◆ Extract
┄┄┄┄┄┄┄┄┄┄┄┄┄┄┄┄┄┄┄┄
Updated: Sep 21, 2020
There’s something about Johor food that is familiar yet distinctive, which makes it especially sought after for food lovers in the Klang Valley. For Southerners working here, it is a taste of home.
They do things a little differently down there like using spaghetti for their Laksa Johor and serving fried noodles with rice for Nasi Ambeng. But it works for the Javanese influenced cuisine.
It’s therefore always wonderful to discover another place that sells these deliciously different Southern-style dishes. Jemput Makan, conveniently located in the heart of Bangsar, is one of these tucked-away gems.
For Sherifah – who owns, runs, cooks and does pretty much everything – her entry into the food business was a tumultuous one. It began when her husband lost his job just over a year ago.
“It’s something I’ve always wanted to do, but never went through with. But then my husband lost his job and that was the push I needed.”
“Start-ups are always challenging and Jemput Makan is no exception. There were a lot of hurdles that I had to overcome, like hiring staff, learning how to manage a business. There were so many things to learn.”
Then came the Covid-19 pandemic and the restaurant had to close when the Movement Control Order was imposed.
“All our perishable inventory had to either be used or thrown away, so we made the decision to cook and operate from home.”
In the beginning, she began delivering her food in the Bangsar area. The challenges included getting the orders delivered on time, managing the delivery people and making sure the food reached the right customer.
“I am grateful for Allah’s guidance, my family and my helpers. As well as my friends and regular customers for their support.”
┄┄┄┄┄┄┄┄┄┄┄┄┄┄┄┄┄┄┄┄
◆ Problems to solve
#1 Decide whether each statement agrees with the article about Jemput Makan, answering yes or no and quoting the words of the article that settle it. (a) Jemput Makan is located in Bangsar. (b) Sherifah's husband losing his job pushed her to start the business. (c) The restaurant stayed open when the Movement Control Order was imposed.
#2 According to the article about Jemput Makan, what is used for Laksa Johor?
#3 Please retype the article about Jemput Makan from "It’s therefore always" up to and including "a year ago.".
Nothing in the listing that follows is needed here.

[Stored data entries]
┄┄┄┄┄┄┄┄┄┄┄┄┄┄┄┄┄┄┄┄
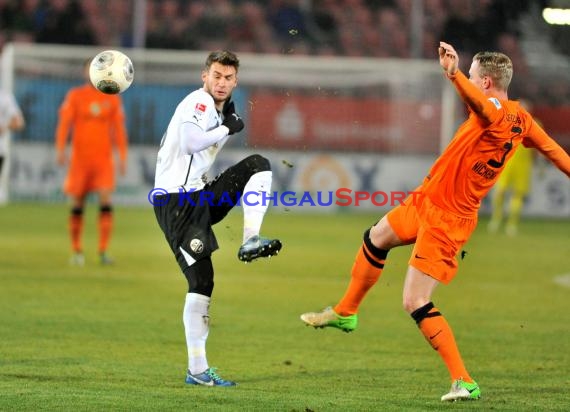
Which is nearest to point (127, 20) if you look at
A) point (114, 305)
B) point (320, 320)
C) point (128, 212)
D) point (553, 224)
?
point (128, 212)

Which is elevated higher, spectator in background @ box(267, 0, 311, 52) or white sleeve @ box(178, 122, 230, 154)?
spectator in background @ box(267, 0, 311, 52)

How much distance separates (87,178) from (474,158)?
8640mm

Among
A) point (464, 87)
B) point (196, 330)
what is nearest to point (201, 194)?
point (196, 330)

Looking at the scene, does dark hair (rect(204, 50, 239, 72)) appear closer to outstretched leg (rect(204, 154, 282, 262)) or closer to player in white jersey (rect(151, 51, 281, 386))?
player in white jersey (rect(151, 51, 281, 386))

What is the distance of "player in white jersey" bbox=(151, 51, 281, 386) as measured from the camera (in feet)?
24.2

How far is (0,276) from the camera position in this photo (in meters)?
13.4

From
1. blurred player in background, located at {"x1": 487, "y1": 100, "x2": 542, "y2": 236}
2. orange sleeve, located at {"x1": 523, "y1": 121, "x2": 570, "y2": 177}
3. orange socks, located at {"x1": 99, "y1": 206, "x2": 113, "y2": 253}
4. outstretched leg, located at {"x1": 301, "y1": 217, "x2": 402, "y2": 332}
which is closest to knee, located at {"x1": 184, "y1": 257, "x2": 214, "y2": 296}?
outstretched leg, located at {"x1": 301, "y1": 217, "x2": 402, "y2": 332}

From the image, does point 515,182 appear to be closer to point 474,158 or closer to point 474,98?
point 474,158

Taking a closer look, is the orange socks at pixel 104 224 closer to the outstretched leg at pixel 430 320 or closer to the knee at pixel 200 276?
the knee at pixel 200 276

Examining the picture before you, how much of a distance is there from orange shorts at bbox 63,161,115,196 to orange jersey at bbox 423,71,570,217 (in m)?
8.21

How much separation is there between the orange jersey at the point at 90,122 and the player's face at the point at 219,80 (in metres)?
7.77

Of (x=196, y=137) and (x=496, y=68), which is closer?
(x=496, y=68)

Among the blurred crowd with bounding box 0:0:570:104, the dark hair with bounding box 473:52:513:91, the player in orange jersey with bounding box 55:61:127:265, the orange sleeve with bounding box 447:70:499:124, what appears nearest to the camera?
the orange sleeve with bounding box 447:70:499:124

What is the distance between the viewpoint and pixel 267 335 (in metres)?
10.0
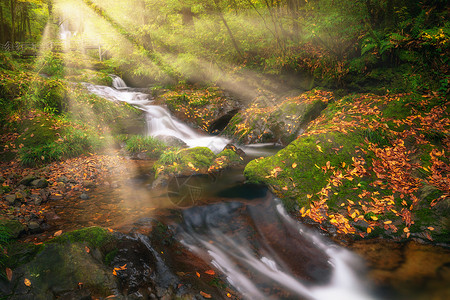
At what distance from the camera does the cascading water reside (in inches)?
122

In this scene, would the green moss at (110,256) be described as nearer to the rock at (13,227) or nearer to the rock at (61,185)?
the rock at (13,227)

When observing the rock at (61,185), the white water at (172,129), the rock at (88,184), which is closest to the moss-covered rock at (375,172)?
the rock at (88,184)

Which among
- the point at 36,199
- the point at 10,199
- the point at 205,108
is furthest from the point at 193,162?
the point at 205,108

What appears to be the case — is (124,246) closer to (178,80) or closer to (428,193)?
(428,193)

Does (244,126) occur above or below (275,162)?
below

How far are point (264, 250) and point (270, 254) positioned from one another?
0.38ft

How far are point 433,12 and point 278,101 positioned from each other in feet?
19.1

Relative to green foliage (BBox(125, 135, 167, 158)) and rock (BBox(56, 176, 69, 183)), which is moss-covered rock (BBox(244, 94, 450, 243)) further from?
rock (BBox(56, 176, 69, 183))

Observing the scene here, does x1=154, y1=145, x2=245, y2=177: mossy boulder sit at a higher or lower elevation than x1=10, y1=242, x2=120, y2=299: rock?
lower

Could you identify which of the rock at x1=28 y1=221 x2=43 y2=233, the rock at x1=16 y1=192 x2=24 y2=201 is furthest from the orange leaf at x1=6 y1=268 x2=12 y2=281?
the rock at x1=16 y1=192 x2=24 y2=201

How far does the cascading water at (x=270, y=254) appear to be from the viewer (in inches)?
122

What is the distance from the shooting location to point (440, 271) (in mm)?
2961

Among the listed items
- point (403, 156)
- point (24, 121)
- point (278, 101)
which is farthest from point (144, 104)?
point (403, 156)

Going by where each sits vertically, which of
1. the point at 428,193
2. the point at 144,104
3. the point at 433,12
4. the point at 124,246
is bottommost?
the point at 144,104
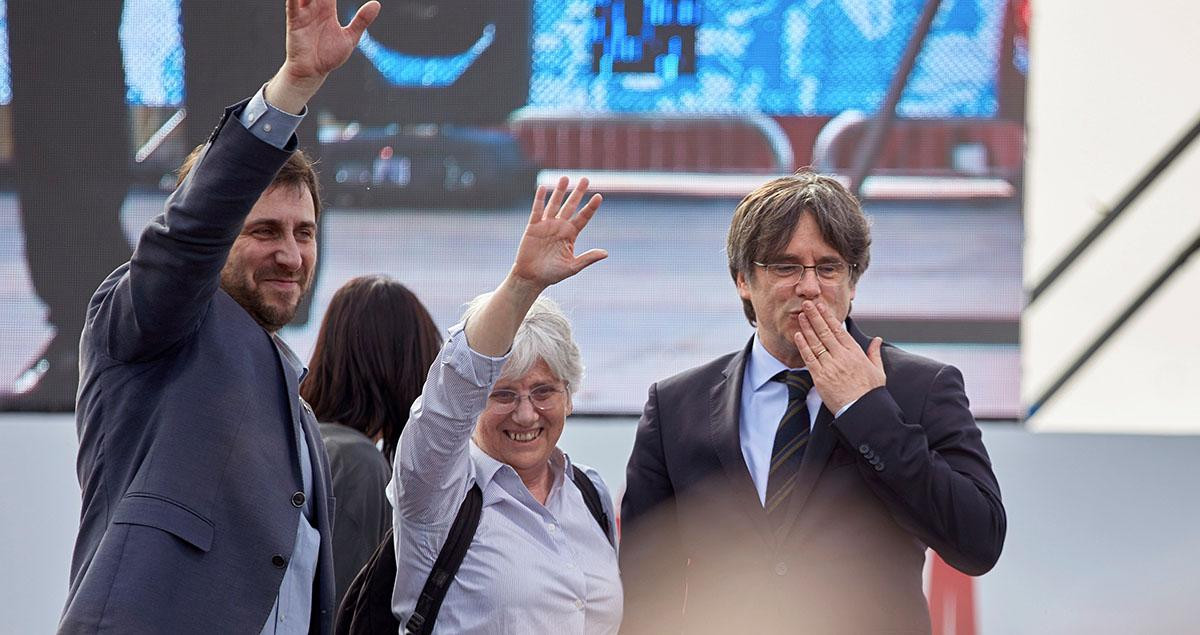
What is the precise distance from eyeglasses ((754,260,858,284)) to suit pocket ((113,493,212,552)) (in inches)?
34.3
┄┄┄┄┄┄┄┄┄┄┄┄┄┄┄┄┄┄┄┄
◆ Solution list
#1
(a) Yes: "conveniently located in the heart of Bangsar"
(b) Yes: "But then my husband lost his job and that was the push I needed."
(c) No: "the restaurant had to close when the Movement Control Order was imposed"

#2 Spaghetti.

#3
It’s therefore always wonderful to discover another place that sells these deliciously different Southern-style dishes. Jemput Makan, conveniently located in the heart of Bangsar, is one of these tucked-away gems.
For Sherifah – who owns, runs, cooks and does pretty much everything – her entry into the food business was a tumultuous one. It began when her husband lost his job just over a year ago.